> [Set task]:
From the article on hidden unemployment, extract the passage starting with "But the predicament" and going on through "none at all.", copying it word for word.

> [Provided passage]:
>> begin

As in the Great Depression, millions are suffering unemployed—but this time they're invisible

February 28, 2013 RSS Feed Print

We think of the iconic images of the Great Depression as representative of a uniquely miserable period, long vanished from American history. The bread lines and soup kitchens of those abnormal times have gone. So, too, has the sight of thousands of men (there were very few women among them then) waiting all day outside a factory in a forlorn quest for work.

But they're there still, in the many millions across the country—little changed in their total since the 1930s: 12.3 million today are fully unemployed, compared to 12.8 million in 1933 at the depth of the depression. The difference is that now they're invisible, because we've organized relief differently. In our "recovery," the millions are being assisted, out of sight, by the government, through unemployment checks, Social Security disability checks, and food stamps. More than 47 million Americans are in the food stamp program, some 15 percent of the total population, compared with the 7.9 percent participation in food stamps from 1970 to 2000. Then there are the more than 11 million Americans who are collecting checks from Social Security to compensate for disability, a record. Half of them have signed on since President Obama came to office. Twenty years ago, one person was on disability for every 35 workers; today, the ratio is one for every 16. Such an increase is simply impossible to explain by disability experienced during employment, for it is inconceivable that work in America has become so much more dangerous. For many, this program is another unemployment program, only this time it is without end.

[See political cartoons about President Obama.]

But the predicament of our times is worse than that, and worse in its way than the 1930s figures might suggest. Employers are either shortening the workweek or asking employees to take unpaid leave in unprecedented numbers. Neither those on disability nor those on leave are included in the unemployment numbers. The labor market, which peaked in November 2007 when there were 139,143,000 jobs, now encompasses only 132,705,000 workers, a drop of 6.4 million jobs from the peak. The only work that has increased is part-time work, and that is because it allows employers to reduce costs through a diminished benefit package or none at all.

>> end

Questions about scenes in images
>> begin

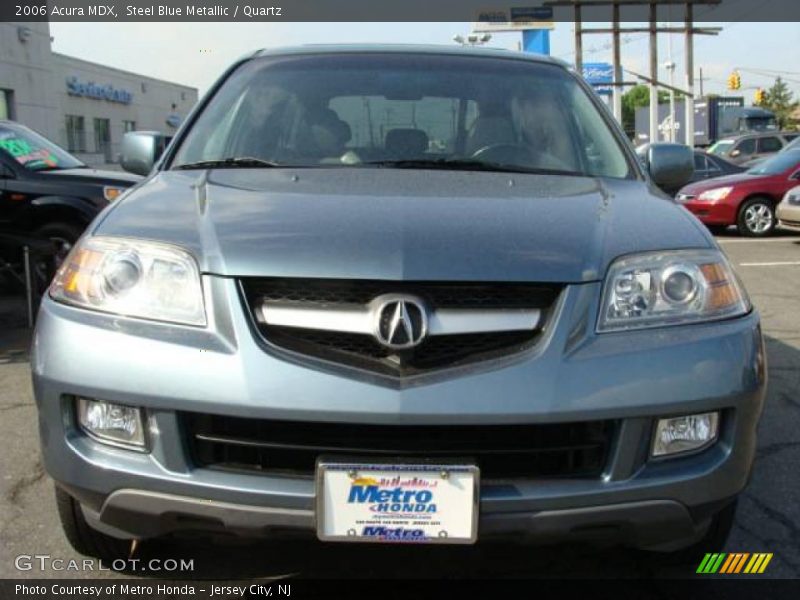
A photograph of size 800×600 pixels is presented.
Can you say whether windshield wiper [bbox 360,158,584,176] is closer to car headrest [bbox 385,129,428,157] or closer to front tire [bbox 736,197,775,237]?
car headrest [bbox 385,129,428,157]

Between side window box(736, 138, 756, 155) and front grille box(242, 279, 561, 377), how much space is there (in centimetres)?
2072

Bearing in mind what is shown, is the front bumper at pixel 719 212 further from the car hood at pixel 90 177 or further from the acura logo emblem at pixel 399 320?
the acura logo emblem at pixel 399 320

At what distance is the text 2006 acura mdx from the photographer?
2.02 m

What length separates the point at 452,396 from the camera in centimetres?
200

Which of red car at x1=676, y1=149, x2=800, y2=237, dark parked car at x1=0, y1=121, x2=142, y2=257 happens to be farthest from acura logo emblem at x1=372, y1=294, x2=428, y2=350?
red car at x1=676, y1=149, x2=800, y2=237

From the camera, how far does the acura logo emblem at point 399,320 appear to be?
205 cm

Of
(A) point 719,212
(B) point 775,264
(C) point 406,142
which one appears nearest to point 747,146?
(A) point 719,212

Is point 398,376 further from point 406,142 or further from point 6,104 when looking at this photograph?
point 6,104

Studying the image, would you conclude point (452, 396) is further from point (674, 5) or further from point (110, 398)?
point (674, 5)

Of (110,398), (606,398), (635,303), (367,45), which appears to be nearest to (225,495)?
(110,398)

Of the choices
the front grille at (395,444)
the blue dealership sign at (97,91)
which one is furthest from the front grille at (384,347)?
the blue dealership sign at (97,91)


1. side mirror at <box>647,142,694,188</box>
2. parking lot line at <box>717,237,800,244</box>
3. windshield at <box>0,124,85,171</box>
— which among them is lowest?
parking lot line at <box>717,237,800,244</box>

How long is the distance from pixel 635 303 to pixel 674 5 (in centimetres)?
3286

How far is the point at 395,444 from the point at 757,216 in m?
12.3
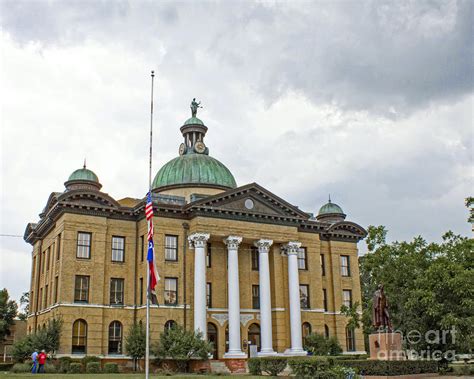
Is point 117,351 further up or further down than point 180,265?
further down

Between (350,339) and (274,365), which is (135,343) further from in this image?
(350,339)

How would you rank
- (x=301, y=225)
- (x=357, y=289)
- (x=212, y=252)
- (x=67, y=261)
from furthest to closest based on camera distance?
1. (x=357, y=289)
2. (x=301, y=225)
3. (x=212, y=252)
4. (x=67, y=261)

>> end
>> begin

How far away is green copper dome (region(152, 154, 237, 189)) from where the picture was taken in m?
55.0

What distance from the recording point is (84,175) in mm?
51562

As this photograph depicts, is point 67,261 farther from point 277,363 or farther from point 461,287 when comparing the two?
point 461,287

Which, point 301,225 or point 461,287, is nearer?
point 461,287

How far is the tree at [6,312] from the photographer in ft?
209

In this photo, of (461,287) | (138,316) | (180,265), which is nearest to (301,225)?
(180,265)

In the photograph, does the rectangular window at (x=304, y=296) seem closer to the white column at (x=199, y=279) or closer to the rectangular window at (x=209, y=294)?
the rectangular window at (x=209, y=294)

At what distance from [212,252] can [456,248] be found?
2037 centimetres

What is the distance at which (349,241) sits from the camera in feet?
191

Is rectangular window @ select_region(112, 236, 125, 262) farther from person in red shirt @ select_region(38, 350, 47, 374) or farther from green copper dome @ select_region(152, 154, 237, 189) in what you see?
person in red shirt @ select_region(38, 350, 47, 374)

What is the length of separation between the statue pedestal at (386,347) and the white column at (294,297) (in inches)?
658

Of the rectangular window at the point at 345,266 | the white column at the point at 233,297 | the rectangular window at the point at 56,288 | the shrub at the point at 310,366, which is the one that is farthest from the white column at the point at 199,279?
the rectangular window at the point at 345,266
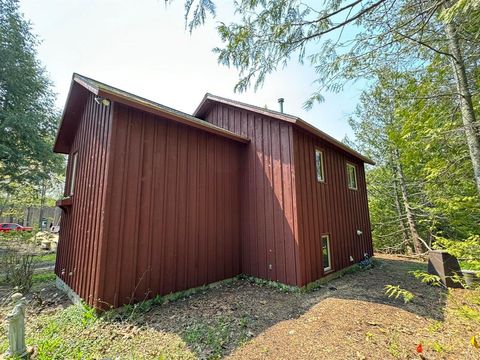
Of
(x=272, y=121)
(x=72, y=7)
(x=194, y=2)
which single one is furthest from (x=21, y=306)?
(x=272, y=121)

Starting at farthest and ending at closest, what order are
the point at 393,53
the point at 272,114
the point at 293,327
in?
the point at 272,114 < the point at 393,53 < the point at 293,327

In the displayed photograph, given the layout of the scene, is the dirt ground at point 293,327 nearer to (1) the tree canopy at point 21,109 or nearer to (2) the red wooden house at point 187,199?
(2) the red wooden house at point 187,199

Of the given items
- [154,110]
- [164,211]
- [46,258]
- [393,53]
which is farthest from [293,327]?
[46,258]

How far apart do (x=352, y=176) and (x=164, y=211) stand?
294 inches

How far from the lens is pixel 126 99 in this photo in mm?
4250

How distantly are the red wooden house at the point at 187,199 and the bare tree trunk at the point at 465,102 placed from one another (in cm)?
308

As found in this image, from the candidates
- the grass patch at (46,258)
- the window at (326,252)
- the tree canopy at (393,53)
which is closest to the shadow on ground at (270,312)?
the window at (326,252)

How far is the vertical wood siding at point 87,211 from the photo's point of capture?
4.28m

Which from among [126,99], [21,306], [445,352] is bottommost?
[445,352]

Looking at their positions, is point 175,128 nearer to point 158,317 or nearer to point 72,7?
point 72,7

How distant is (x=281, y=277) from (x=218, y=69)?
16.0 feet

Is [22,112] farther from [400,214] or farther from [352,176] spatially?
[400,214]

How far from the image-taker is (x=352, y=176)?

>> end
>> begin

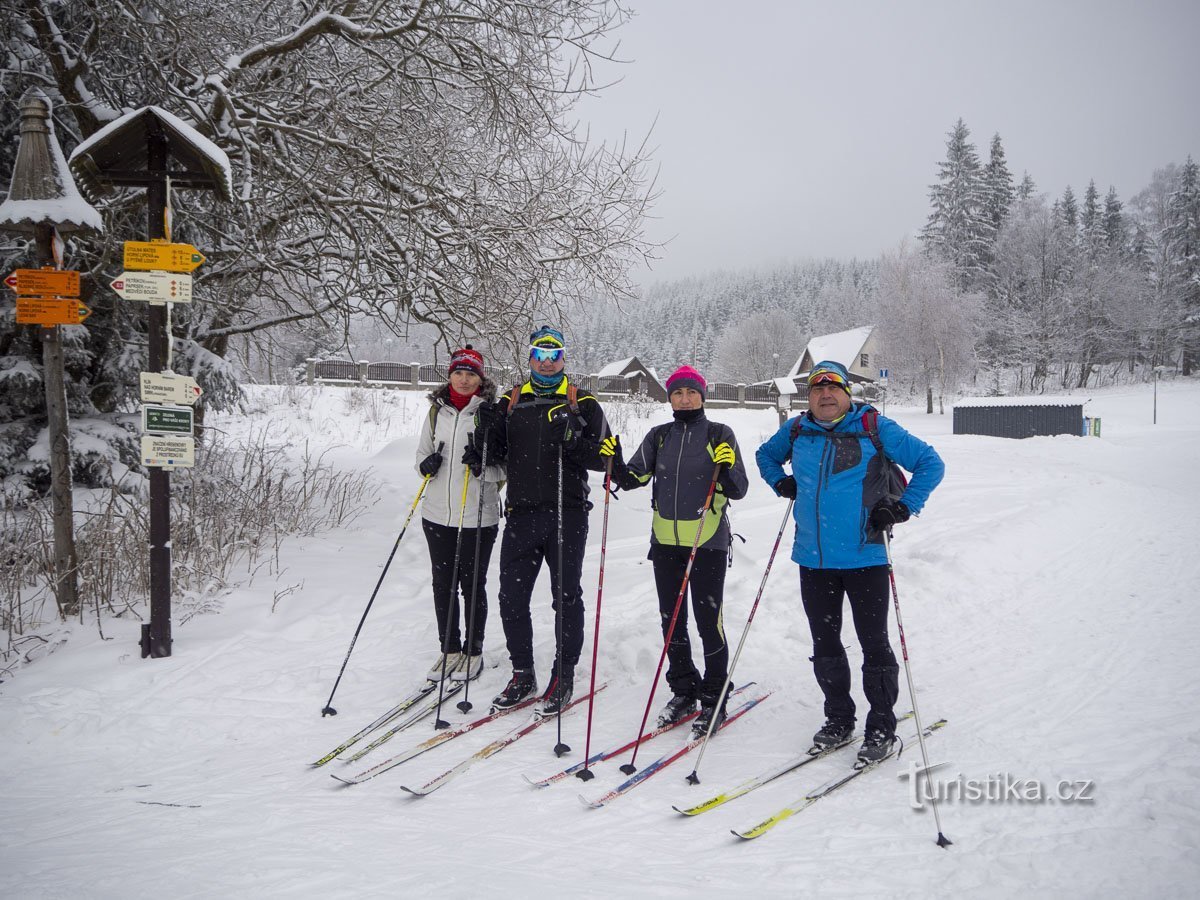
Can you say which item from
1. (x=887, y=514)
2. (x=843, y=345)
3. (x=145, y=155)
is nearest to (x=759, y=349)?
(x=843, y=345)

>> end

> [Task output]:
But the predicament of our times is worse than that, and worse in its way than the 1930s figures might suggest. Employers are either shortening the workweek or asking employees to take unpaid leave in unprecedented numbers. Neither those on disability nor those on leave are included in the unemployment numbers. The labor market, which peaked in November 2007 when there were 139,143,000 jobs, now encompasses only 132,705,000 workers, a drop of 6.4 million jobs from the peak. The only work that has increased is part-time work, and that is because it allows employers to reduce costs through a diminished benefit package or none at all.